### TEXT PROVIDED
#####
In my post last week, I wrote that I intended to build a more complete landing page for my product with an eye toward collecting credit card numbers of a few prospects who have said they would pay for the product.
This technique of trying to collect credit card numbers before building a product is becoming more popular amongst startups following the 'Lean' methodology. It helps validate the hypothesis that a paying market exists for a given value proposition.
However, I am beginning to think that these types of techniques may be applicable to only a certain set of Internet startups. And I don't think that my startup is on that list.
The essence is that my startup is focused on a niche market, is being bootstrapped, and has no intention of taking venture capital. In fact, I don't think my market is large enough to attract venture capital in the first place.
So while being 'Lean' applies to all startups, the specific techniques one uses should be based on the type of startup you are doing. In this post I will elaborate my thoughts on how 'being Lean' looks in the case of my bootstrapping startup.
For me, being lean means essentially two things:
- Treating all the components of your business model as a set of assumptions.
- Testing those assumptions through conversations with customers.
In the limit, one could live true to these tenets by running online advertising campaigns against fake landing pages in order to collect credit card numbers: this is probably the most measurable, repeatable, and scalable way of testing the components of your business model without investing in product development and engineering.
The 'conversations' here are anonymous and users speak with their clicks. Cold hard numbers don't lie after all, do they? I think it's a great idea as far as it goes.
But I'm not sure how far it goes for bootstrapping startups building products for niche markets, who have an exceptionally low burn rate, and exceptionally short development times.
First of all, your customers aren't so anonymous in a niche market. If you aim to have only thousands of customers (as opposed to millions), the equation changes. Further, if these customers are part of a close-knit community (as they usually are in niches), then word of mouth becomes an increasingly valuable channel for reaching these customers.
#####
### DATA BLOCK

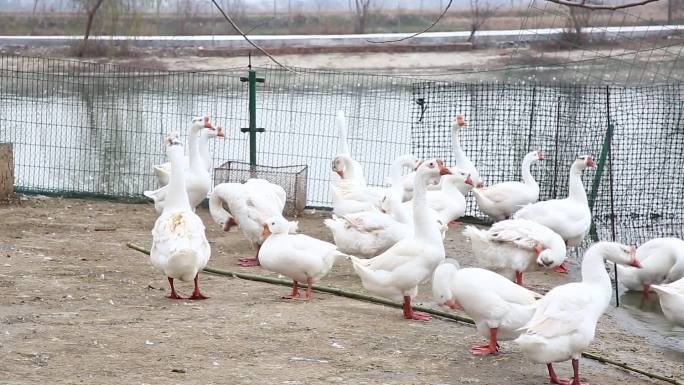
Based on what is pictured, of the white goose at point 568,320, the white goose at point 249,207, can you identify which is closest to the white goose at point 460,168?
the white goose at point 249,207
#####
### SHORT EXERCISE
Decide whether each statement below agrees with the post on lean methods for a bootstrapped startup, answering yes or no and quoting the deciding words from the post. 1. The writer's startup is bootstrapped and does not plan to take venture capital. 2. The writer calls running ad campaigns against fake landing pages the least measurable way to test a business model. 3. In a close-knit niche market, word of mouth becomes a less valuable channel for reaching customers.

### SOLUTION TO THIS PROBLEM
1. Yes: "is being bootstrapped, and has no intention of taking venture capital"
2. No: "this is probably the most measurable, repeatable, and scalable way of testing the components of your business model"
3. No: "word of mouth becomes an increasingly valuable channel for reaching these customers"